Monday, May 18, 2009

Modules


This chapter describes how the Linux kernel can dynamically load functions, for example filesystems, only when they are needed.

Linux is a monolithic kernel; that is, it is one, single, large program where all the functional components of the kernel have access to all of its internal data structures and routines. The alternative is to have a micro-kernel structure where the functional pieces of the kernel are broken out into separate units with strict communication mechanisms between them. This makes adding new components into the kernel via the configuration process rather time consuming. Say you wanted to use a SCSI driver for an NCR 810 SCSI and you had not built it into the kernel. You would have to configure and then build a new kernel before you could use the NCR 810. There is an alternative, Linux allows you to dynamically load and unload components of the operating system as you need them. Linux modules are lumps of code that can be dynamically linked into the kernel at any point after the system has booted. They can be unlinked from the kernel and removed when they are no longer needed. Mostly Linux kernel modules are device drivers, pseudo-device drivers such as network drivers, or file-systems.

You can either load and unload Linux kernel modules explicitly using the insmod and rmmod commands or the kernel itself can demand that the kernel daemon (kerneld) loads and unloads the modules as they are needed.

Dynamically loading code as it is needed is attractive as it keeps the kernel size to a minimum and makes the kernel very flexible. My current Intel kernel uses modules extensively and is only 406Kbytes long. I only occasionally use VFAT file systems and so I build my Linux kernel to automatically load the VFAT file system module as I mount a VFAT partition. When I have unmounted the VFAT partition the system detects that I no longer need the VFAT file system module and removes it from the system. Modules can also be useful for trying out new kernel code without having to rebuild and reboot the kernel every time you try it out. Nothing, though, is for free and there is a slight performance and memory penalty associated with kernel modules. There is a little more code that a loadable module must provide and this and the extra data structures take a little more memory. There is also a level of indirection introduced that makes accesses of kernel resources slightly less efficient for modules.

Once a Linux module has been loaded it is as much a part of the kernel as any normal kernel code. It has the same rights and responsibilities as any kernel code; in other words, Linux kernel modules can crash the kernel just like all kernel code or device drivers can.

So that modules can use the kernel resources that they need, they must be able to find them. Say a module needs to call kmalloc(), the kernel memory allocation routine. At the time that it is built, a module does not know where in memory kmalloc() is, so when the module is loaded, the kernel must fix up all of the module's references to kmalloc() before the module can work. The kernel keeps a list of all of the kernel's resources in the kernel symbol table so that it can resolve references to those resources from the modules as they are loaded. Linux allows module stacking, this is where one module requires the services of another module. For example, the VFAT file system module requires the services of the FAT file system module as the VFAT file system is more or less a set of extensions to the FAT file system.
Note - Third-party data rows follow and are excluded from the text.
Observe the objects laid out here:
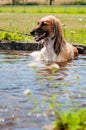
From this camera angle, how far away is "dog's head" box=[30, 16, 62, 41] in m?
13.1

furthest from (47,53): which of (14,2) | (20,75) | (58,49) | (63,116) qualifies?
(14,2)

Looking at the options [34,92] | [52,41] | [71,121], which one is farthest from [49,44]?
[71,121]

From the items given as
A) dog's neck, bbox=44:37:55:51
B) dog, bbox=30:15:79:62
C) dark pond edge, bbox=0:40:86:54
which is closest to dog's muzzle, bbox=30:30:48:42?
dog, bbox=30:15:79:62

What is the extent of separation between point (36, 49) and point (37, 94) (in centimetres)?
705

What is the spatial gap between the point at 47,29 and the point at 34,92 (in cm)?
532

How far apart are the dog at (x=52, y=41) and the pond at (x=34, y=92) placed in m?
1.02

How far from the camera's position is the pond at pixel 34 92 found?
6.57 metres

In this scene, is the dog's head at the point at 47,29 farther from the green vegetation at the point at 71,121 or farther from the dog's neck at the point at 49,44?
the green vegetation at the point at 71,121

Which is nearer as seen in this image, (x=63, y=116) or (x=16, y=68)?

One module requiring services or resources from another module is very similar to the situation where a module requires services and resources from the kernel itself. Only here the required services are in another, previously loaded module. As each module is loaded, the kernel modifies the kernel symbol table, adding to it all of the resources or symbols exported by the newly loaded module. This means that, when the next module is loaded, it has access to the services of the already loaded modules.

When an attempt is made to unload a module, the kernel needs to know that the module is unused and it needs some way of notifying the module that it is about to be unloaded. That way the module will be able to free up any system resources that it has allocated, for example kernel memory or interrupts, before it is removed from the kernel. When the module is unloaded, the kernel removes any symbols that that module exported into the kernel symbol table.

Apart from the ability of a loaded module to crash the operating system by being badly written, it presents another danger. What happens if you load a module built for an earlier or later kernel than the one that you are now running? This may cause a problem if, say, the module makes a call to a kernel routine and supplies the wrong arguments. The kernel can optionally protect against this by making rigorous version checks on the module as it is loaded.